Micropalaeontologist Martin Tetard has been developing a Raspberry Pi microscope aptly named the microscoPI. The Raspberry Pi based microscope can capture, process, and store images and image analysis results. Watch the video embedded below to learn more about the unique Raspberry Pi microscope, which features a rechargeable battery secured under the base of the microscope, making the system completely portable and measuring less than 30 cm in height.
“Martin repurposed an old microscope with a Z-axis adjustable stage for accurate focusing, and sourced an inexpensive X/Y movable stage to allow more accurate horizontal positioning of samples under the camera. He emptied the head of the scope to install a Raspberry Pi Camera Module, and he uses an M12 lens adapter to attach lenses suitable for single-specimen close-ups or for imaging several specimens at once. A Raspberry Pi 3B sits above the head of the microscope, and a 3.5-inch TFT touchscreen mounted on top of the Raspberry Pi allows the user to check images as they are captured and processed.”
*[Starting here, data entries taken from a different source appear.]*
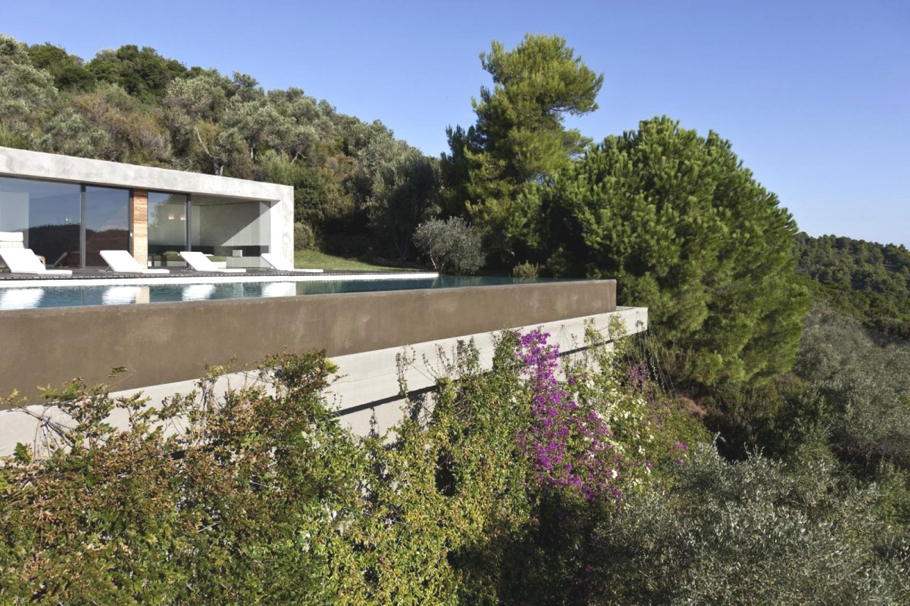 Luxury-home-design-Greece-Adelto-03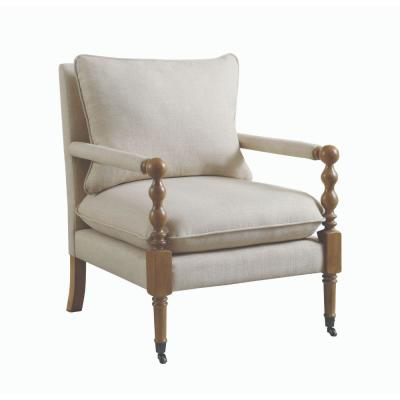 Beige and Brown with Manchette Armrest Fabric Upholstered Wooden Accent Chair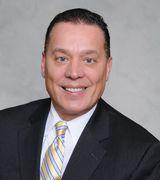 Joseph Crifa…, Real Estate Pro in Ridgewood, NY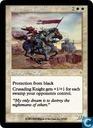 Crusading Knight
“This microscope can automatically take images, process them, and save them altogether with the results of image analyses on a flash drive. It it multipurpose as it can be used on various kinds of images (e.g. microfossil specimens, or any kind of particles…) and for various applications (e.g. particles counts, morphometry, porosity…)”
For more information on the Raspberry Pi based microscope being created by Martin Tetard Jump over to his official website by following the link below.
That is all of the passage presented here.